In the listing beneath this line, copy exactly the lines starting with the one containing "面向下一代车载网络的恩智浦以太网产品解决方案" and going on through the one containing "佳易王臺球廳管理系統(tǒn".

EXTRACTED DATA »
++++++

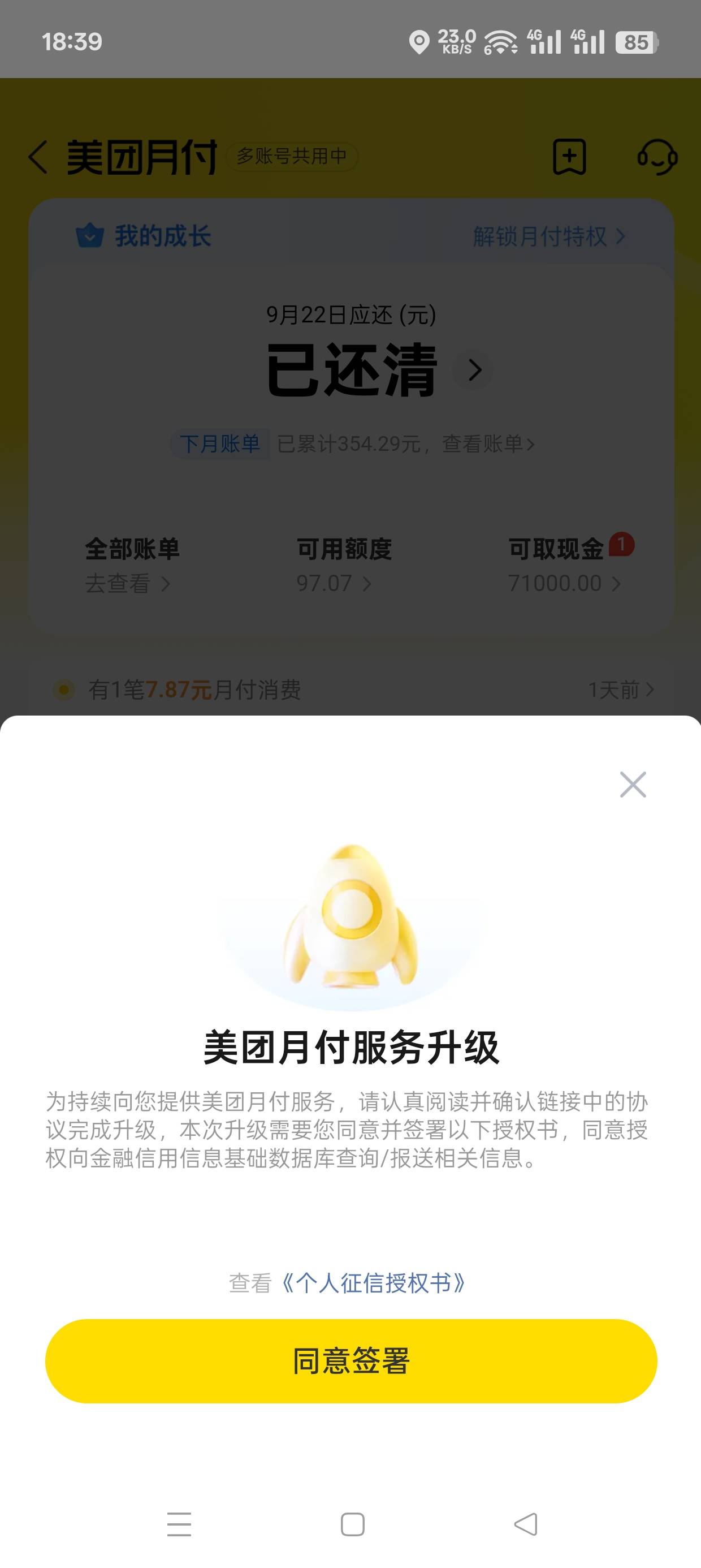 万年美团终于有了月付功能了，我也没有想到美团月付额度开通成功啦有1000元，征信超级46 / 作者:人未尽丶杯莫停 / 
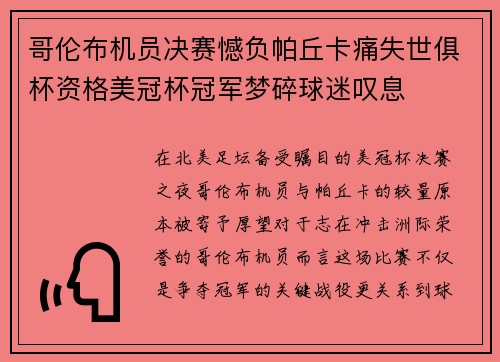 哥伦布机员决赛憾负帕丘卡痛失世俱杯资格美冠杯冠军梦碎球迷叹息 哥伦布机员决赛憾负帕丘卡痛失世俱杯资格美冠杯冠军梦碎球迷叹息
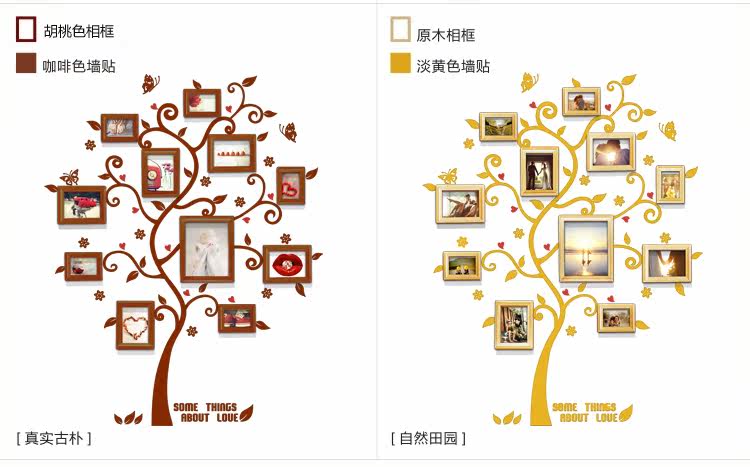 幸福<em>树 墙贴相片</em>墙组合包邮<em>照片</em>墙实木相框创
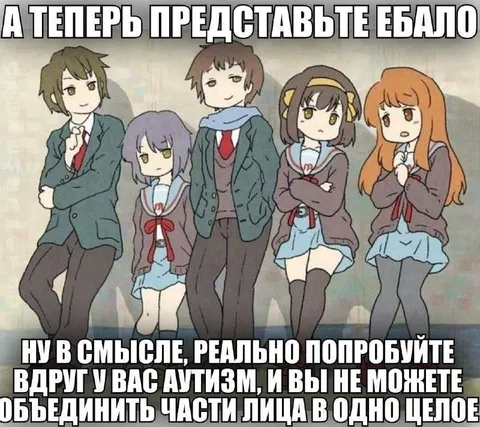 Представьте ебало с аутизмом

++++++

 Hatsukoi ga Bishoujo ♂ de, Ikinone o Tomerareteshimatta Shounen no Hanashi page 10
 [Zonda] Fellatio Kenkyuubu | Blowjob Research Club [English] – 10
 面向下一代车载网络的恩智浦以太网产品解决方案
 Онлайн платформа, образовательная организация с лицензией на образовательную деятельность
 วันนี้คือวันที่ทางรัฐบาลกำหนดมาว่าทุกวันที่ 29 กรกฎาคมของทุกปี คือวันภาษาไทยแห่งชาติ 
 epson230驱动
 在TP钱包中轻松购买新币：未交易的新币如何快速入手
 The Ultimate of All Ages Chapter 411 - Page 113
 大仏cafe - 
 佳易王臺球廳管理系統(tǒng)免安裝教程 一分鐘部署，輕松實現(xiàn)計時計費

++++++

RESULT »
 面向下一代车载网络的恩智浦以太网产品解决方案
 Онлайн платформа, образовательная организация с лицензией на образовательную деятельность
 วันนี้คือวันที่ทางรัฐบาลกำหนดมาว่าทุกวันที่ 29 กรกฎาคมของทุกปี คือวันภาษาไทยแห่งชาติ 
 epson230驱动
 在TP钱包中轻松购买新币：未交易的新币如何快速入手
 The Ultimate of All Ages Chapter 411 - Page 113
 大仏cafe - 
 佳易王臺球廳管理系統(tǒng)免安裝教程 一分鐘部署，輕松實現(xiàn)計時計費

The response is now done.